Да, было морозно, сумрачно, мы оба были уставшими и голодными, нас окружали многоэтажные неприглядные панельные дома посреди спальной Москвы, а все-таки это были самые романтичные минуты моей жизни, для которых в памяти отведено священное место, и никакие объятия на берегу лазурного моря впоследствии не могли сравниться с ними.
Глава восьмая
В первый день нас встретили хозяева дома, пожилая пара Симона и Бенуа Ласина. Симона Ласина была на редкость для своего возраста деятельной худощавой женщиной. Под широкими, наполовину седыми бровями ютились два едких глаза, от взгляда которых становилось сперва зябко и как-то неуютно: они как будто буровили тебя насквозь, считывая твои мысли, выраженные в уме и даже еще те, что только гнездились в нем в виде облаков-образов. Под таким взглядом слова застывали еще в горле, и требовалось время, чтобы привыкнуть к Симоне, понять, что она была совершенно безобидной и дружелюбной и, более того, даже не помышляла о том, чтобы использовать сказанное тобой против тебя. Веки в уголках ее глаз западали с рождения, скрывая ресницы, отчего глаза казались не подведенными, блеклыми, и, если бы не густые брови, даже в молодости она считалась бы дурнушкой, но широкие брови спасали положение, преображая лицо, а гармоничные черты скул, носа, лба довершали образ. Все это я понял, сравнивая мадам Симону со старыми черно-белыми фотографиями, расставленными в небольшой гостиной на небольших полочках за старинным письменным столом. Мне даже показалось, что выразительные брови спасали ее и теперь, благодаря ним лицо ее не казалось по-старчески блеклым.

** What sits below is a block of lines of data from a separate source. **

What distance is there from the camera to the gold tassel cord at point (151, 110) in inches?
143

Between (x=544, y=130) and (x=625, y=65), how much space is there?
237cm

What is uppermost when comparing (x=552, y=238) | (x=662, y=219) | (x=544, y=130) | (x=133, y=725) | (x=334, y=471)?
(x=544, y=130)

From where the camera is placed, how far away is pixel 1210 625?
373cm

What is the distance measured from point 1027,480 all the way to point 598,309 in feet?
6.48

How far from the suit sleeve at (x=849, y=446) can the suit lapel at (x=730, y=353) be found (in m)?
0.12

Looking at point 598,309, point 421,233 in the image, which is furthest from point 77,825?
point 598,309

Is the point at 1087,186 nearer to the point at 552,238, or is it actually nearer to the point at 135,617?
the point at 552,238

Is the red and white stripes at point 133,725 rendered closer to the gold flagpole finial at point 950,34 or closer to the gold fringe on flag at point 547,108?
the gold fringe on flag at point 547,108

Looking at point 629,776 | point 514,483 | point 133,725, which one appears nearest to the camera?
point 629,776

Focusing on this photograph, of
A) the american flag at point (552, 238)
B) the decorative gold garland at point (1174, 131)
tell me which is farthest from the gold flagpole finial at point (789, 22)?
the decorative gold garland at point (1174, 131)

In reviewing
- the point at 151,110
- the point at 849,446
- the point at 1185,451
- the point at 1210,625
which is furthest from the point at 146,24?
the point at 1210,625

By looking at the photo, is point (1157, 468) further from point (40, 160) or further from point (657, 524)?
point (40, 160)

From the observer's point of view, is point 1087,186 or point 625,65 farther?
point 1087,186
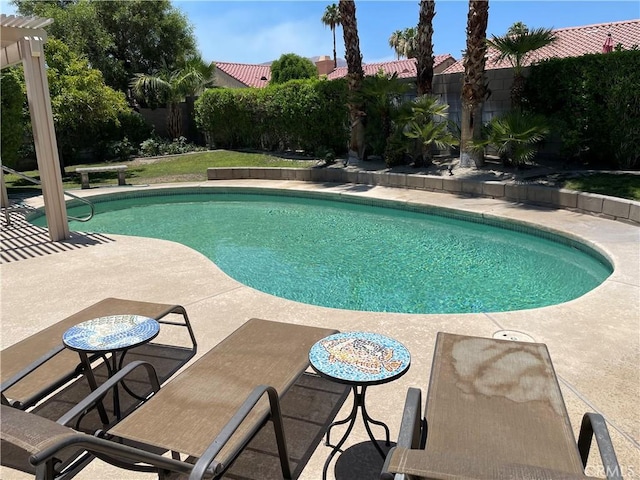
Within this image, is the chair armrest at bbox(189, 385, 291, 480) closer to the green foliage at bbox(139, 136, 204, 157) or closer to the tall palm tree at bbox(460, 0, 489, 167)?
the tall palm tree at bbox(460, 0, 489, 167)

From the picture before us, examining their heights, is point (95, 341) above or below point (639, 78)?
below

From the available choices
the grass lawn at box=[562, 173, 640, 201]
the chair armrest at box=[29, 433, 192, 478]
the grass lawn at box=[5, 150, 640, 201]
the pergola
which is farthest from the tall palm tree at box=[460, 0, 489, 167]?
the chair armrest at box=[29, 433, 192, 478]

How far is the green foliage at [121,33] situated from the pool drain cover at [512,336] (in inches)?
1134

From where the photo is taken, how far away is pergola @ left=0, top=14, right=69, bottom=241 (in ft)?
23.7

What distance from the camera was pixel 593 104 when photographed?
1104 cm

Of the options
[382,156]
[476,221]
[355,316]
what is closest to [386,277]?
[355,316]

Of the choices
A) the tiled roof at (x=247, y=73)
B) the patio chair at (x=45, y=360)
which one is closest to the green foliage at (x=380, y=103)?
the patio chair at (x=45, y=360)

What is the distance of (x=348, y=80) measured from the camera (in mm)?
15086

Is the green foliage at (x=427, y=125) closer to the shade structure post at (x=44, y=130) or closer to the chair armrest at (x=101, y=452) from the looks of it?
the shade structure post at (x=44, y=130)

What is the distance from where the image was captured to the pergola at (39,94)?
23.7ft

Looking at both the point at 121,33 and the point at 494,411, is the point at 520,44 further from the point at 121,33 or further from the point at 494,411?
the point at 121,33

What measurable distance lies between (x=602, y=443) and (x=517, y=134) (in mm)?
10363

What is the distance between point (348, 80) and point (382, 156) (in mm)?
2648

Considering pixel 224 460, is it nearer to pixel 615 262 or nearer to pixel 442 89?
pixel 615 262
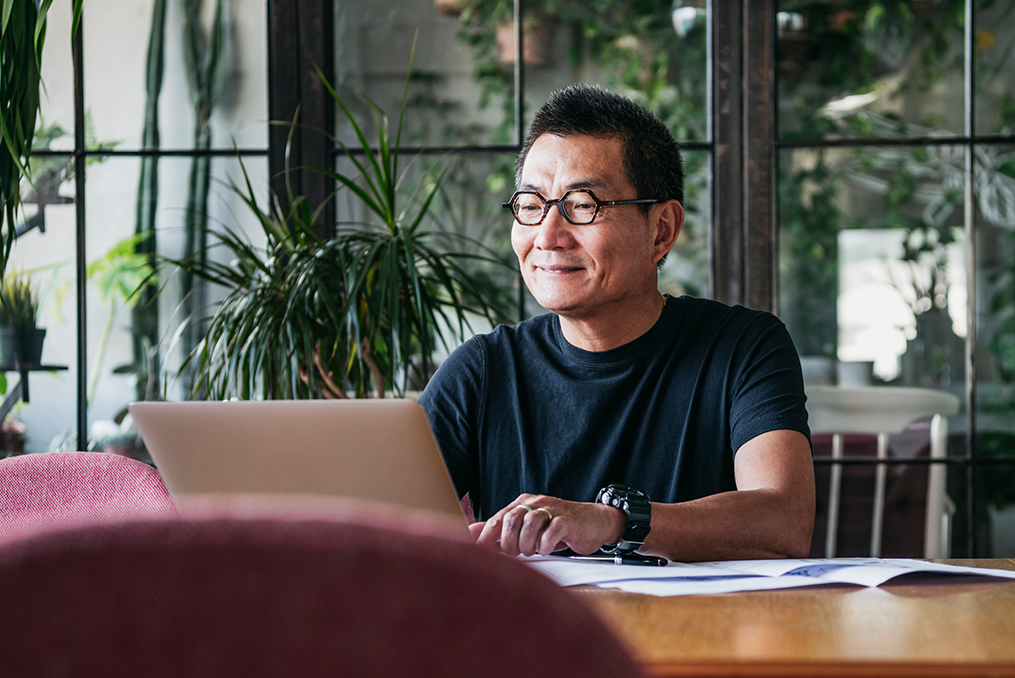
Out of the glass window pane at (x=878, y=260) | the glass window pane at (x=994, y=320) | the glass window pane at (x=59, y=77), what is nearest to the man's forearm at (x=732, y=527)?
the glass window pane at (x=878, y=260)

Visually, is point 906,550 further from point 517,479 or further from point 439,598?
point 439,598

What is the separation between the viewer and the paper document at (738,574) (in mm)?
939

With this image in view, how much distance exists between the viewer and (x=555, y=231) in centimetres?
167

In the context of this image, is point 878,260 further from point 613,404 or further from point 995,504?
point 613,404

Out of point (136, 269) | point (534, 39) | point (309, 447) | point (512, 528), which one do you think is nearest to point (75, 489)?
point (309, 447)

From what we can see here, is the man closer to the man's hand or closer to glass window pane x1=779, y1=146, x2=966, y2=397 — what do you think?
the man's hand

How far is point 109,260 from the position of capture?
2855 millimetres

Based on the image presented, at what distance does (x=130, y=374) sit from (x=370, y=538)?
278 cm

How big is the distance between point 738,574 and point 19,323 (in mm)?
2540

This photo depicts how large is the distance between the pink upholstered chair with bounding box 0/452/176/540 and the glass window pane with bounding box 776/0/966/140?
7.05 feet

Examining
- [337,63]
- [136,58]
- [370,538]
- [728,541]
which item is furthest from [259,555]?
[136,58]

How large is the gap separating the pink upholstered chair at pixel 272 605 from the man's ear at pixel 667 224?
1.49m

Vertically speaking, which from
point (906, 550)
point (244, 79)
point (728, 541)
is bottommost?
point (906, 550)

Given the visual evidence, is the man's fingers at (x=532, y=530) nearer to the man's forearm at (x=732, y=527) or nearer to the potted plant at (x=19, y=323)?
the man's forearm at (x=732, y=527)
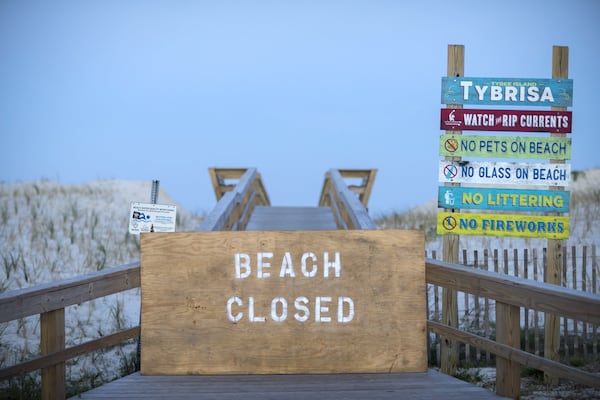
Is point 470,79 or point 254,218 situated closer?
point 470,79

Вместе с мужем они жили на третьем этаже своего большого дома, к которому они пристроили отдельный вход и лестницу, чтобы можно было сдавать первые два этажа как полноценный дом с небольшим садиком и жить на этот доход. Сперва мы побывали на их третьем этаже, где мадам Ласина сварила нам кофе и угостила печеньем, а затем только они провели нас на первый этаж в наши комнаты. Несколько месяцев назад мы вместе с Катей выбрали именно это жилище, заворожившее нас старинными интерьерами, лакированной мебелью из дерева, диванами и креслами цвета морской волны, тяжелыми шторами с золотой тесьмой, потрясающей лестницей. Казалось, ни мебель, ни полотна, ни ткани в этом доме не ведали износа и выцветания – настолько добротным все было, да и глаз, очарованный общим сочетанием застывшей старины, не замечал ни потертостей на мебели, ни на полу, ни на дверях.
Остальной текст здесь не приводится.